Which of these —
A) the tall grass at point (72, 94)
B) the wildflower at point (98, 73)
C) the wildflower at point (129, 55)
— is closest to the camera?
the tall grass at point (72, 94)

**What is needed:** Change every "wildflower" in the data above to "daisy" and write the data out again, with nothing else altered.

**Expected answer:**
Which of these —
A) the tall grass at point (72, 94)
B) the daisy at point (98, 73)
C) the daisy at point (129, 55)
— is closest to the camera?
the tall grass at point (72, 94)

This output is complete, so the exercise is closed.